La lessive des jeunes filles

La lessive des jeunes filles

Un conte un conte!
Un conte agréable.

Un grand groupe de jeunes femmes se rendit vers un bras de mer pour laver ensemble du linge sale. L'une d'elles était restée derrière et devait les rejoindre plus tard. Ses amies laissèrent pour elle des feuilles vertes sur leur passage afin qu'elle puisse les retrouver. C'est comme ça que font habituellement les gens de chez nous pour se repérer. Mais ce jour là les génie ont déplacé les feuilles que les filles avaient disposées sur le chemin et les ont dirigées vers leur propre chemin.
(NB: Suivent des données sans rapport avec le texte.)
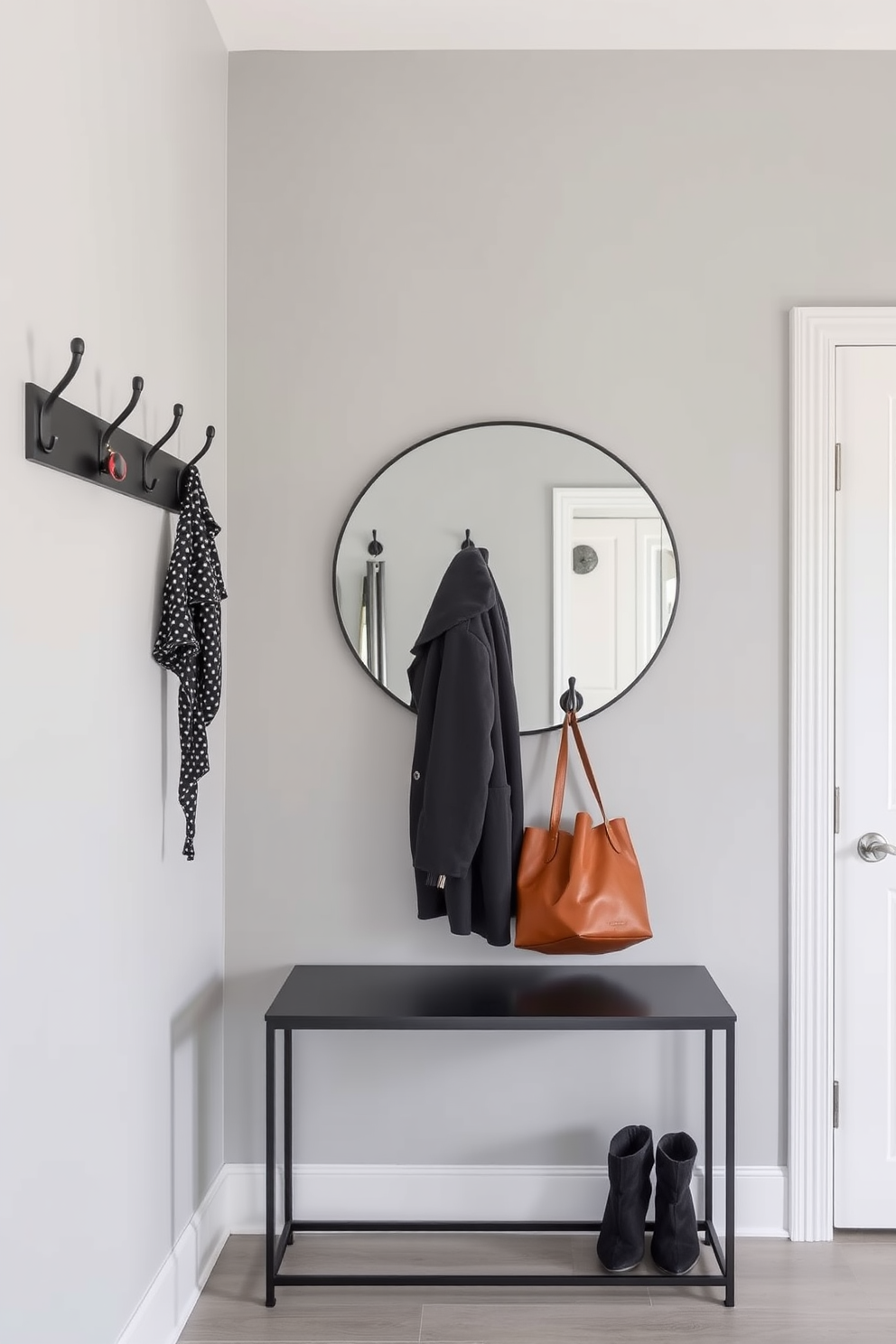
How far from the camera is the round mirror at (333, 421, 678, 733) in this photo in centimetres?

Quand la jeune femme arriva chez les génies, ils lui proposèrent de lui tatouer les gencives *. La fille répondit qu'elle n'osait pas le faire et ils lui firent croire que toutes ses amies qui étaient passées avant elle l'avaient fait. Elle accepta finalement leur offre mais quand ils eurent terminé il lui dirent: "A partir de maintenant, si tu souris à quelqu'un, tu perdras la vie." Alors elle se rendit vers le point d'eau pour rejoindre les autres filles et laver son linge. Elles ont lavé le linge, lavé le linge, lavé le linge... Elles ont lavé tous leurs pagnes et les ont étendus pour les faire sécher. C'était une centaine de femmes qui avaient travaillé ensemble. Quand elles eurent terminé, elles partirent chercher leur "parrain". Dans les villages mandingues, les groupes de jeunes d'un même âge choisissent un homme et une femme pour être leur guide et les conseiller. C'est comme pour Diéré à Kéra Kunda, il est le parrain de mes jeunes filles... C'est ce parrain qui vient prendre leur pagne lorsqu'elles sont à la rivière et celle d'entre elles qui ne chante pas et ne rit pas ne recevra jamais ses affaires en retour.
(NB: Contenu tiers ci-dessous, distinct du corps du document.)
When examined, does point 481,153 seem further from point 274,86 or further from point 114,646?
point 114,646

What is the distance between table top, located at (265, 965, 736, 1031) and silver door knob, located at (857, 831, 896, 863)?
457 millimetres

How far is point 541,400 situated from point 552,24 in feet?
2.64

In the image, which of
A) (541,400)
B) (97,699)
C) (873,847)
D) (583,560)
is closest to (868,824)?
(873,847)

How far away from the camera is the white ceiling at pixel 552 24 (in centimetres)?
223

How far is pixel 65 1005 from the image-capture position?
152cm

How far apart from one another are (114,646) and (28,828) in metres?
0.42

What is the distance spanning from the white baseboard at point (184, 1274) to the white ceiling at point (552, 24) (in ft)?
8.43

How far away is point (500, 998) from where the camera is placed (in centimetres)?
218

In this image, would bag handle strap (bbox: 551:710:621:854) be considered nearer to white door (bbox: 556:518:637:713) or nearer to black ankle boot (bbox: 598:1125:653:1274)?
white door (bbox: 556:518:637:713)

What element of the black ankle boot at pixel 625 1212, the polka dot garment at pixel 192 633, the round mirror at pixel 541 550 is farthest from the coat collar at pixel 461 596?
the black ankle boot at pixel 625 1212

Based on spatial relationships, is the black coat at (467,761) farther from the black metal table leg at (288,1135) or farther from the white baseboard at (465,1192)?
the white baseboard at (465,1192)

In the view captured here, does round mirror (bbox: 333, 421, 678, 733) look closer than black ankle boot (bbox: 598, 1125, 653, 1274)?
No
Ce jour-là, leur parrain qui s'appelait Sara Sonti est venu les retrouver près du bras de mer et les filles lui dirent: "Ca y est, nous avons étendu tous nos pagnes. Celle qui ne chantera pas et ne sourira pas, tu ne lui donnera pas son pagne." Elles poursuivirent: "Depuis que notre amie est arrivée, elle n'a pas souri une fille et tant qu'elle ne sourira pas, tu ne lui rendra pas son pagne!" Le parrain a pris tous les pagnes puis une jeune fille s'avança et se mit à chanter: "Sonti donne-moi mon pagne. Sonti donne-moi mon pagne. Sara Sonti donne-moi mon pagne." Sara Sonti répondit: "Mmhmm... souris-moi, souris-moi. Je n'ai pas pris ton sourire!" En face de lui, la fille lui offrit un joli sourire et le parrain lui remit ses affaires. Une autre fille imita la première et chanta:
Sonti donne-moi mon pagne. Sonti donne-moi mon pagne.
Sara Sonti donne-moi mon pagne.
Mmhmm. Souris-moi, souris-moi.
Je n'ai pas pris ton sourire.

Elle aussi put récupérer son pagne. Il fit ainsi le tour du groupe, faisant chanter les filles une à une jusqu'à ce qu'une dizaine, une vingtaine et finalement une centaine d'entre elles ait souri. Elles reprirent toutes leur pagne jusqu'à ce qu'il ne reste plus que deux filles. Notre jeune fille se mit alors à pleurer. L'avant-dernière s'avança et chanta à son tour pour récupérer son pagne. Toujours en pleurs, la dernière qui ne pouvait montrer ses dents entreprit de chanter: "Sonti donne-moi mon pagne. Sonti donne-moi mon pagne." Sonti répondit: "Mmhmm... souris-moi, souris-moi. Je n'ai pas pris ton sourire." La fille ne sourit toujours pas et les autres s'écrièrent: "Elle n'a pas souri! Elle n'a pas souri! Ne lui rendra pas son pagne." La fille chanta encore mais ne sourit pas. Sara Sonti lui dit: "Tu n'as toujours pas souri." Il dit au reste du groupe: "Partez. Si elle refuse de sourire, je ne lui rendrai pas ce qui lui appartient." La jeune fille reprit encore sa chanson et finit par montrer ses dents. Elle tomba et mourut sur le coup. Sara Sonti resta figé sur place. Celles qui étaient encore là coururent chercher les habitants du village qui vinrent prendre la fille. Sara Sonti resta sur place. Il resta debout là-bas et ne bougea plus. Les gros troncs noirs que l'on trouve partout dans les forêt de Casamance, c'est Sara Sonti qui est encore là debout.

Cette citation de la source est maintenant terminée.